Example 19: FAILURE CASE — Missing Gap for Multi-Step Forecasting

Real-World Failure: No Gap Between Training and Test

When forecasting h steps ahead, features at test time may include information that wasn’t available at the forecast origin time.

The bug: Training data ends at time t, but test features at t+1 include values from time t that weren’t available when you needed to make the h-step forecast at time t-h+1.

Consider forecasting 4 steps ahead: - At time t, you need to forecast y[t+4] - Your lag-1 feature at t+4 is y[t+3] - But y[t+3] wasn’t known when you made your forecast at time t!

This is called “information leakage through the forecast gap.”
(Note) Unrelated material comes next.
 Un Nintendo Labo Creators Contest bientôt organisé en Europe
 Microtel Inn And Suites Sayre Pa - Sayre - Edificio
This example demonstrates: 1. How missing gap inflates multi-step forecast accuracy 2. How WalkForwardCV with horizon parameter fixes it 3. The performance degradation when using proper gap enforcement

Key Concepts

  • Forecast origin: Time when forecast is made

  • Forecast horizon: Steps ahead to predict

  • Gap enforcement: Training ends at forecast_origin - horizon

from __future__ import annotations

import numpy as np
import pandas as pd
from sklearn.linear_model import Ridge
from sklearn.model_selection import cross_val_score

# temporalcv imports
from temporalcv import WalkForwardCV
from temporalcv.gates import gate_suspicious_improvement
from temporalcv.viz import CVFoldsDisplay, MetricComparisonDisplay


# =============================================================================
# PART 1: Generate AR(1) Data
# =============================================================================


def generate_ar_data(
    n_samples: int = 500,
    ar_coef: float = 0.85,
    noise_std: float = 0.5,
    seed: int = 42,
) -> pd.DataFrame:
    """
    Generate AR(1) process for demonstrating gap leakage.
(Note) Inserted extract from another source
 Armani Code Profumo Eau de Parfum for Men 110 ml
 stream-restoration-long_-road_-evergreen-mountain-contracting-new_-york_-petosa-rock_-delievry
    AR(1) data is ideal for this demonstration because:
    - Strong autocorrelation makes lag features very informative
    - The information value of lag features decays with horizon
    - Missing gap artificially maintains high information value

    Parameters
    ----------
    n_samples : int
        Number of samples.
    ar_coef : float
        AR(1) coefficient (higher = more persistent).
    noise_std : float
        Innovation standard deviation.
    seed : int
        Random seed.

    Returns
    -------
    pd.DataFrame
        DataFrame with target and lagged features.
    """
    rng = np.random.default_rng(seed)

    # Generate AR(1) process
    y = np.zeros(n_samples)
    y[0] = rng.normal(0, noise_std)
    for t in range(1, n_samples):
        y[t] = ar_coef * y[t - 1] + rng.normal(0, noise_std)

    # Create DataFrame
    df = pd.DataFrame({"y": y})

    # Add lagged features
    for lag in [1, 2, 3, 4]:
        df[f"y_lag{lag}"] = df["y"].shift(lag)
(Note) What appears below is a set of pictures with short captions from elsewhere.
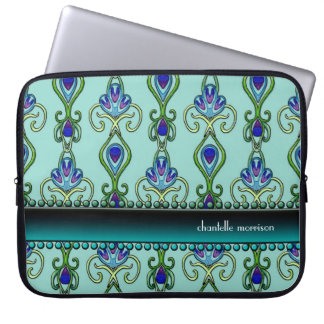 Art Deco Nouveau Peacock Feather Colors Swirl Art Laptop Sleeve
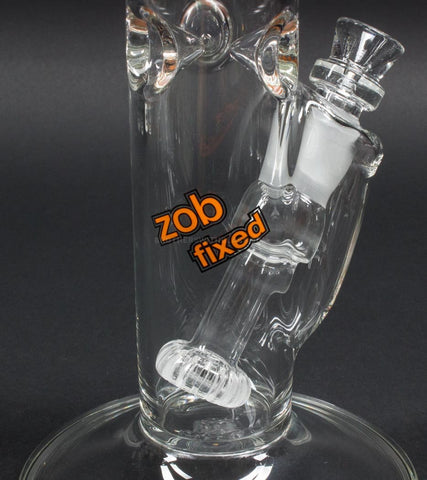 Zob Glass 18 inch Fixed Flat Disc Straight Bong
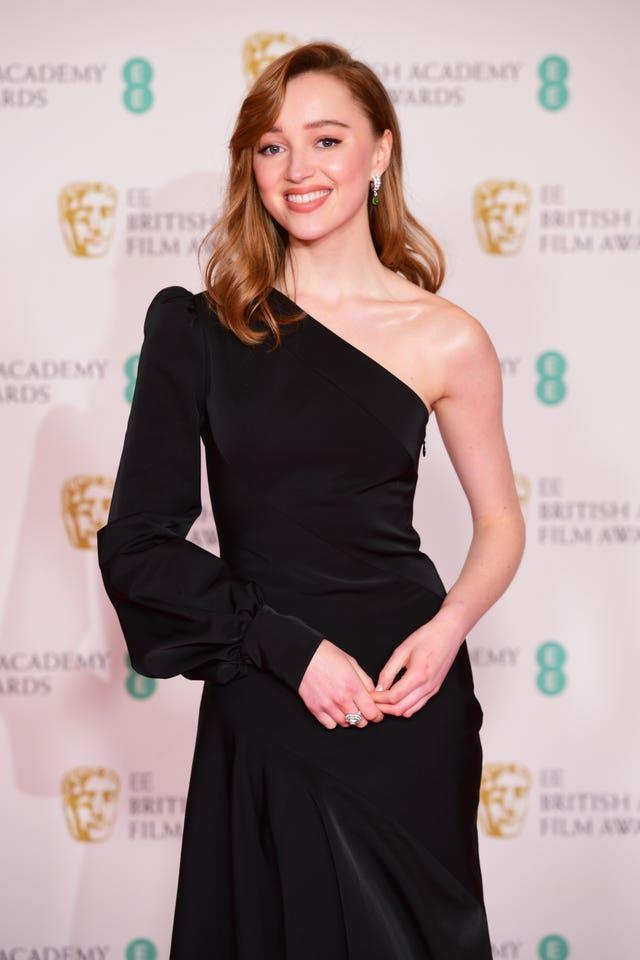 BAFTA TV Awards 2021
    df.index = pd.date_range("2020-01-01", periods=n_samples, freq="D")
    df = df.dropna()

    return df


print("=" * 70)
print("EXAMPLE 19: FAILURE CASE — MISSING GAP FOR MULTI-STEP FORECASTING")
print("=" * 70)

# Generate data
df = generate_ar_data(n_samples=500, ar_coef=0.85, seed=42)

print(f"\n📊 Generated AR(1) data: {len(df)} samples")
print("   AR coefficient: 0.85 (strong persistence)")
print(
    f"   Autocorrelation at lag 1: {np.corrcoef(df['y'][1:].values, df['y'][:-1].values)[0,1]:.3f}"
)

# =============================================================================
# PART 2: The Problem — Features Include Future Information
# =============================================================================

print("\n" + "=" * 70)
print("PART 2: THE PROBLEM — FEATURES INCLUDE FUTURE INFORMATION")
print("=" * 70)

print(
    """
Scenario: Forecasting 4 steps ahead (horizon=4)

At time t=100, you need to forecast y[104]:
- You have observations up to y[100]
- You can use y[100], y[99], y[98], y[97] as features
- Feature y_lag1 at t=104 is y[103] — NOT AVAILABLE at t=100!

WRONG approach (no gap):
- Train on data up to t=100
- Test starts at t=101
- y_lag1 at t=101 is y[100] — seems OK
- BUT: y_lag1 at t=102 is y[101] — NOT AVAILABLE at forecast origin!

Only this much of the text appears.